DRAM is a memory module of a standard design. It consists of:

• A printed circuit board on which the memory chips are located.
• A connector that required to connect the module to the motherboard.

Types of DRAM

• SDR SDRAM (single data rate synchronous DRAM) is a type of DRAM that operates in synchronization with the CPU clock frequency. It has been produced since 1993. The peculiarities of this type of memory are the implementation of a clock generator to synchronize signals and the application of pipeline information processing. Pipeline information processing is the ability to receive (read) a new instruction before the previous instruction is fully resolved (write). This kind of information processing allows more instructions to be executed at the same time. SDR SDRAM has 168 pins and two notches in the connector. Operating frequencies: It operates at 100 MHz or higher on the system bus.
• DDR SDRAM (double data rate SDRAM, or SDRAM II) - synchronous dynamic RAM with double data rate. It has been produced since 2000. It operates similarly to SDR SDRAM, only twice as fast.

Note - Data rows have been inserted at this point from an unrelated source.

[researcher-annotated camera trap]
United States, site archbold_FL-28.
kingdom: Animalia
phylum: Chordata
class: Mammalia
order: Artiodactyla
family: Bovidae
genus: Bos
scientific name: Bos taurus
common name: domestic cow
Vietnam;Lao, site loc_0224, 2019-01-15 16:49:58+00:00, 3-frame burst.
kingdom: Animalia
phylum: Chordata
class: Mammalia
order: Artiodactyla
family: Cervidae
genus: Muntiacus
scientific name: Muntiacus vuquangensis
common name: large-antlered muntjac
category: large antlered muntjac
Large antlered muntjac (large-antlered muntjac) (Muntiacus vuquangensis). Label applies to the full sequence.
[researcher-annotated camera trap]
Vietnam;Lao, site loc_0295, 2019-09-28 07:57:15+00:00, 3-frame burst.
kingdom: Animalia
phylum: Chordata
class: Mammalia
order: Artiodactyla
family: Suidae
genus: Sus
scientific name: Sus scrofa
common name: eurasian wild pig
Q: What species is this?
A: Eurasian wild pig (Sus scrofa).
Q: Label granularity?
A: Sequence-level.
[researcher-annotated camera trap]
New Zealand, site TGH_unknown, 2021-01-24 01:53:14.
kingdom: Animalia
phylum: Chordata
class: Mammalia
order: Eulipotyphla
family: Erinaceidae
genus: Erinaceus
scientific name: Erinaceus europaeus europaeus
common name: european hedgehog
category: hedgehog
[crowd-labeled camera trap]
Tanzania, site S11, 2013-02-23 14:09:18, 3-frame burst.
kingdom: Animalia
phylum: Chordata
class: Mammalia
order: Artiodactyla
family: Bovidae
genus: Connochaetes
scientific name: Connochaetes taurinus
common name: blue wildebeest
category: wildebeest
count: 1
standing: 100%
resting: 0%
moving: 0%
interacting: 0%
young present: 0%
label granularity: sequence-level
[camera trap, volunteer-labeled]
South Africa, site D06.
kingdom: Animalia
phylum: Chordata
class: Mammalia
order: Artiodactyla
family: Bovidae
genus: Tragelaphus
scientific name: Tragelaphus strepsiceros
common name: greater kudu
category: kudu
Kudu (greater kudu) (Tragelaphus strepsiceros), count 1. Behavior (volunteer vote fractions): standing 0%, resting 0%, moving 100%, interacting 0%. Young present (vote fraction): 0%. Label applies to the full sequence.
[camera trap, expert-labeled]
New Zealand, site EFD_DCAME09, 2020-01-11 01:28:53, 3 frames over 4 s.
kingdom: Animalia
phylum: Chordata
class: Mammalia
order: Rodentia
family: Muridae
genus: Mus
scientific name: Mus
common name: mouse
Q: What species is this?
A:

This type of DRAM can process two read and two write instructions per clock cycle. DDR SDRAM contains 184 pins and one slot in the connector. Operating frequencies are 100, 133, 166, and 200 MHz. The clock frequency ranges from 100 to 200 MHz, and data is transmitted at 2 bits per clock pulse. This means that the effective data transfer frequency is between 200 and 400 MHz.
• DDR2 SDRAM. It has been produced since 2004. It is faster than DDR SDRAM since it can run at higher clock frequencies. It has a large number of pins - 240. Operating frequencies: 200, 266, 333, 337, 400, 533, 575 and 600 MHz. Effective transfer frequencies can be 400, 533, 667, 675, 800, 1066, 1150, and 1200 MHz.
• DDR3 SDRAM is based on DDR2 SDRAM. It has been produced since 2007. It uses the same number of pins as DDR2 SDRAM - 240. It has improved performance due to improved signal processing, higher memory capacity, lower power consumption (1.5 volts), and higher standard clock speed up to 800 to 2400 MHz.
• DDR4 SDRAM - based on previous generations of DDR technology. It has been produced since 2014. There are 288 pins. It is distinguished by higher frequency characteristics and lower supply voltage. DDR4 bandwidth can reach 25.6 Gb/s, in case the effective frequency is increased to 3200 MHz. Secure DDR4 performance is assured by the implementation of a parity mechanism on the instruction address buses. Operating frequencies: A range of 1600 to 2400 MHz was originally set, with the possibility of increasing up to 3200 MHz.
• DDR5 SDRAM - based on the technologies of previous generations of DDR. It has been produced since 2020. The number of pins is 288. It is featured by higher frequency characteristics, maximum module volume, and lower supply voltage. The module bandwidth reaches 32 GB/s, with a maximum effective frequency of 8400 MHz.

DIMM connectors on the motherboard

DIMM is a DRAM memory connector (form factor) that has latches on both ends. These connectors have a different number of pins that are compatible with specific memory module pins.